What you need to do: Please copy the data below word for word, keeping every line as it stands.

Data rows:
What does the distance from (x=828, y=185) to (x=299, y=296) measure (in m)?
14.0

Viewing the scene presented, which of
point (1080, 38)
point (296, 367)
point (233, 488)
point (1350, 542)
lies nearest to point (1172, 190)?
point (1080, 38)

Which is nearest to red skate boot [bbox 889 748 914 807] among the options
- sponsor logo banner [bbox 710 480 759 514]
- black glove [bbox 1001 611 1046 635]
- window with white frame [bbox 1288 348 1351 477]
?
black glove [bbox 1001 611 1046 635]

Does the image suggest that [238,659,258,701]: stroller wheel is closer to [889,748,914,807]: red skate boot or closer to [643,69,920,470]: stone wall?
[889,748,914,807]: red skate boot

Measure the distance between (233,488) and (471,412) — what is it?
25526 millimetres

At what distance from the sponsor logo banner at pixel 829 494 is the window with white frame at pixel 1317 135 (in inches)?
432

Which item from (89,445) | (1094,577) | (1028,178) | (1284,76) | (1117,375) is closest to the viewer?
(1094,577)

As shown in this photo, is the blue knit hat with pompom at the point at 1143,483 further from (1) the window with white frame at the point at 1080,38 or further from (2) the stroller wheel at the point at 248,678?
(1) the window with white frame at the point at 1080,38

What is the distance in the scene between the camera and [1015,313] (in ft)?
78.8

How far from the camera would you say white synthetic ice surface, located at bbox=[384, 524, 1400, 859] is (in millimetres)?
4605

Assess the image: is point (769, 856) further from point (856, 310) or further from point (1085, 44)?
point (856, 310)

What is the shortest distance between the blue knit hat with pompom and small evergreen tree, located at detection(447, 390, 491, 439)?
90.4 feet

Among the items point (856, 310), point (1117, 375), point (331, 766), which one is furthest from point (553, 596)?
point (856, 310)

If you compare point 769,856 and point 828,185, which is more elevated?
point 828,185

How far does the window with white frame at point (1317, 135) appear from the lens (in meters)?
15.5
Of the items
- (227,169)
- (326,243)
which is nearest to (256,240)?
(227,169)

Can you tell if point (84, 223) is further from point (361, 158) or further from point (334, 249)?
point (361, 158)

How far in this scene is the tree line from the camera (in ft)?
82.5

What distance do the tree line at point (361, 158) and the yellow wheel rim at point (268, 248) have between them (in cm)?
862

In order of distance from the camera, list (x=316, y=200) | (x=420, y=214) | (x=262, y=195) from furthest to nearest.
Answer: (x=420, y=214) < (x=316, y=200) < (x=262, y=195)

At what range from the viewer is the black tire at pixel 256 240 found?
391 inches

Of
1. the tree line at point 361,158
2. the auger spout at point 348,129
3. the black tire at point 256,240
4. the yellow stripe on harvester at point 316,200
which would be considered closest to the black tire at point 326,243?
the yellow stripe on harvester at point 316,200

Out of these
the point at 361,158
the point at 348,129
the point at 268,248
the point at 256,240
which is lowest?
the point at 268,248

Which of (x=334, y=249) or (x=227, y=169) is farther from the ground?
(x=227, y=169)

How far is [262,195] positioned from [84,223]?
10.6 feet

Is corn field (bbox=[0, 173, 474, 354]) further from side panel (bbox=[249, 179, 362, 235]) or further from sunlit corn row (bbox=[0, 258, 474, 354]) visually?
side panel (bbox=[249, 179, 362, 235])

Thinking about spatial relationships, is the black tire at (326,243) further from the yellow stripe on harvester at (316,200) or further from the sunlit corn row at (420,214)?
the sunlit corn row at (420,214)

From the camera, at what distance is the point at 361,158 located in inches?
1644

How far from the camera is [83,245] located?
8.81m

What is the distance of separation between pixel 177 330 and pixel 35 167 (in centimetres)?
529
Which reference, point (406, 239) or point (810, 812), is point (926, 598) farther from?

Problem solution:
What does the distance from (x=828, y=185) to (x=299, y=296) measure (in m)?
14.0

Viewing the scene presented, which of
point (1080, 38)
point (296, 367)
point (233, 488)
point (1350, 542)
lies nearest to point (1172, 190)?
point (1080, 38)

Which is nearest to red skate boot [bbox 889 748 914 807] among the options
- sponsor logo banner [bbox 710 480 759 514]
- black glove [bbox 1001 611 1046 635]
- window with white frame [bbox 1288 348 1351 477]
?
black glove [bbox 1001 611 1046 635]

Does the image suggest that [238,659,258,701]: stroller wheel is closer to [889,748,914,807]: red skate boot or closer to [643,69,920,470]: stone wall?
[889,748,914,807]: red skate boot

Measure the distance between (233,488) and (471,412) — what is it?
25526 millimetres

At what distance from the sponsor logo banner at pixel 829 494 is the window with white frame at pixel 1317 135 (in inches)?
432

Which item from (89,445) | (1094,577) | (1028,178) | (1284,76) | (1117,375) is closest to the viewer?
(1094,577)

As shown in this photo, is the blue knit hat with pompom at the point at 1143,483 further from (1) the window with white frame at the point at 1080,38 or further from (2) the stroller wheel at the point at 248,678?
(1) the window with white frame at the point at 1080,38

What is the distance in the scene between the camera and [1015,313] (in ft)?
78.8

How far from the camera would you say white synthetic ice surface, located at bbox=[384, 524, 1400, 859] is (in millimetres)?
4605

Assess the image: is point (769, 856) further from point (856, 310) or further from point (1085, 44)?
point (856, 310)

What is the shortest distance between the blue knit hat with pompom and small evergreen tree, located at detection(447, 390, 491, 439)?
90.4 feet

Among the items point (856, 310), point (1117, 375), point (331, 766), which one is furthest from point (553, 596)?
point (856, 310)

If you compare point 769,856 and point 828,185, which is more elevated?
point 828,185

How far does the window with white frame at point (1317, 135) appear from the lens (in meters)?
15.5
Of the items
- (227,169)
- (326,243)
which is nearest to (256,240)?
(227,169)

Can you tell if point (84, 223) is further from point (361, 158) or further from point (334, 249)?
point (361, 158)

How far in this scene is the tree line from the camera (in ft)?
82.5

What distance do the tree line at point (361, 158) and the yellow wheel rim at point (268, 248) have between them (in cm)?
862

In order of distance from the camera, list (x=316, y=200) | (x=420, y=214) | (x=262, y=195) from furthest to nearest.
Answer: (x=420, y=214) < (x=316, y=200) < (x=262, y=195)

At what range from the viewer is the black tire at pixel 256 240 found?
391 inches

Of
1. the tree line at point 361,158
2. the auger spout at point 348,129
3. the black tire at point 256,240
4. the yellow stripe on harvester at point 316,200
which would be considered closest to the black tire at point 326,243?
the yellow stripe on harvester at point 316,200

Out of these
the point at 361,158
the point at 348,129
the point at 268,248
the point at 256,240
which is lowest?
the point at 268,248

Which of (x=334, y=249) or (x=227, y=169) is farther from the ground?
(x=227, y=169)

How far is [262,195] positioned from [84,223]?
10.6 feet

Is corn field (bbox=[0, 173, 474, 354]) further from side panel (bbox=[249, 179, 362, 235]) or further from sunlit corn row (bbox=[0, 258, 474, 354]) visually?
side panel (bbox=[249, 179, 362, 235])

Thinking about spatial relationships, is the black tire at (326,243) further from the yellow stripe on harvester at (316,200) or further from the sunlit corn row at (420,214)?
the sunlit corn row at (420,214)

From the camera, at what distance is the point at 361,158 located in inches?
1644

How far from the camera is [83,245] located?
8.81m

What is the distance of separation between pixel 177 330 and pixel 35 167 (in centimetres)?
529
Which reference, point (406, 239) or point (810, 812), is point (926, 598) farther from?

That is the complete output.